An excellent overview of Lebanon's history and the civilizations that had an impact on this crossroads of cultures is provided by the National Museum, an exquisitely exhibited collection of archaeological artifacts.
Highlights include a series of human-faced Phoenician sarcophagi and a frescoed Roman tomb, the latter of which is in the outstanding basement and was reopened in 2016. Other notable items include the well-known, frequently photographed Phoenician gilded bronze figurines discovered buried near the Obelisk Temple at Byblos.
Leave your passport at the front desk when you arrive and take one of the museum's free iPads to use to scan the labels of important objects in the collection to hear an explanation of each. If you can, bring your headphones.
You might also want to see the 12-minute documentary that is shown every hour on hour between 9 am and 4 pm in the multimedia area off the foyer. This describes how museum curators protected the collection throughout the Civil War and then brought it back to its former splendor.

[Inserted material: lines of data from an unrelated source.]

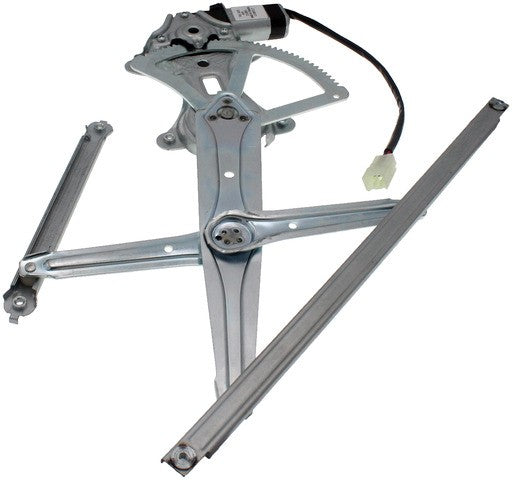 Dorman - OE Solutions Window Motor and Regulator Assembly  741-505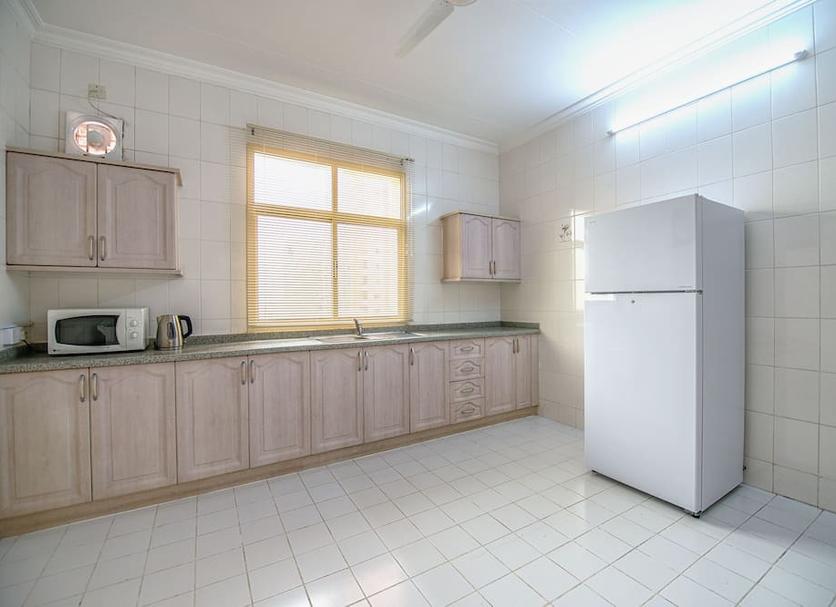 Cocina Foto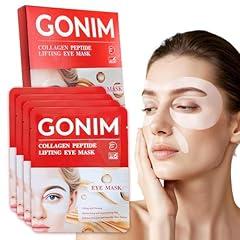 GONIM Under Eye Patches 360° Coverage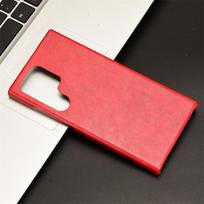 For Samsung Galaxy S24 Ultra case color lychee mobile phone case bumper back shockproof case Galaxy S24Ultra S24 Plus S24+ cover For Galaxy S24 Ultra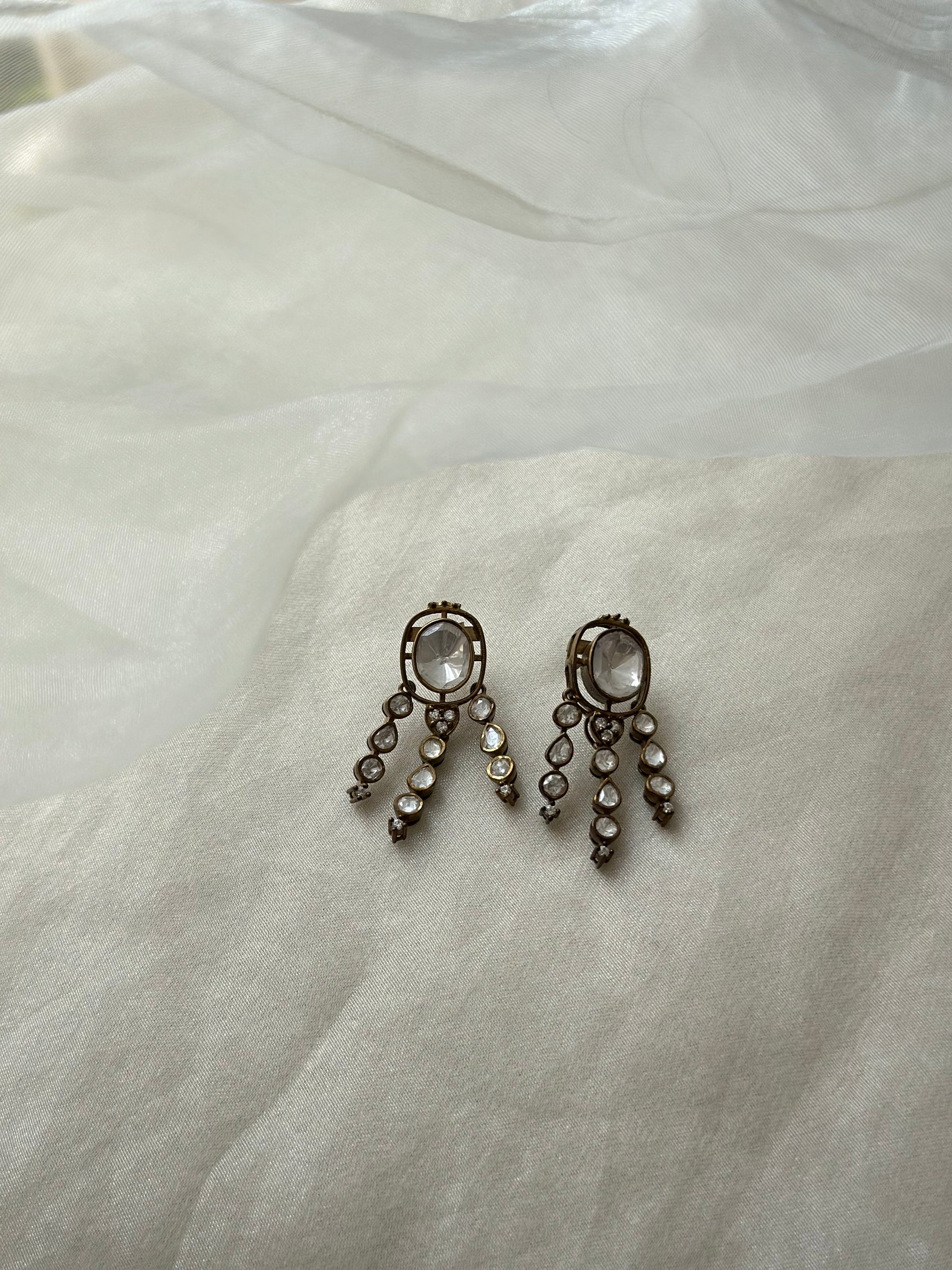 Afreen Earrings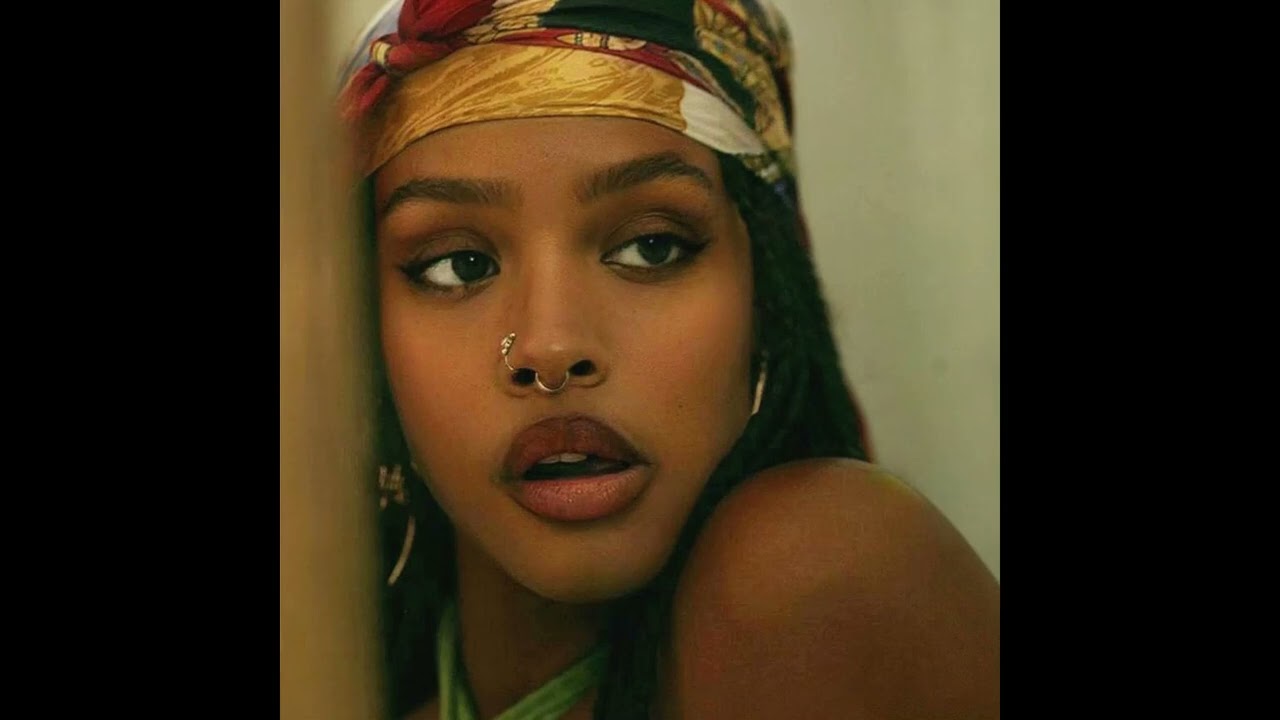 (FREE) Cleo Sol x Erykah Badu x NeoSoul Type Beat -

Starting on the upper floor will offer you the best perspective of Lebanese history and allow you to distinguish between Seleucids and Phoenicians, so take the right steps to move chronologically onward.
The Bronze Age artifacts in this collection are of exceptionally high quality. In addition to the Byblos figures, enjoy the obsidian-and-gold coffer, Egyptian gold pectorals, and magnificent ivory make-up cases from Saida, which were also discovered in the same royal necropolis. Other notable items include a remarkable Attic drinking jar in the form of a pig's head, a Roman-era Bacchus head made of marble, and an outstanding collection of Phoenician glass.
Two magnificently carved sarcophagi from Tyre, dating from the second century AD, are also interesting on the ground floor. One of them shows inebriated cupids, while the other shows the legend of Achilles.
Aristocrats from Saida commissioned these beloved Phoenician statues of infant boys as ex-votos to Echmoun, the Phoenician god of healing, in gratitude for rescuing their children.
While three movingly mummified bodies and immaculately preserved clothing tell a heartbreaking 13th-century story, much older Chalcolithic pot burials are as intriguing. They may have been escaping the Crusader Wars when they perished in a cave in the Qadisha Valley while still holding the title deeds to their land, anticipating a tale that is still told in refugee camps today throughout Lebanon.
The spooky collection of human-faced sarcophagi from Saida, as well as an amazing replica of a 2nd-century AD collective tomb from Tyre, with murals representing legendary scenarios, are both found in the atmospheric and exquisitely exhibited basement, which stands out.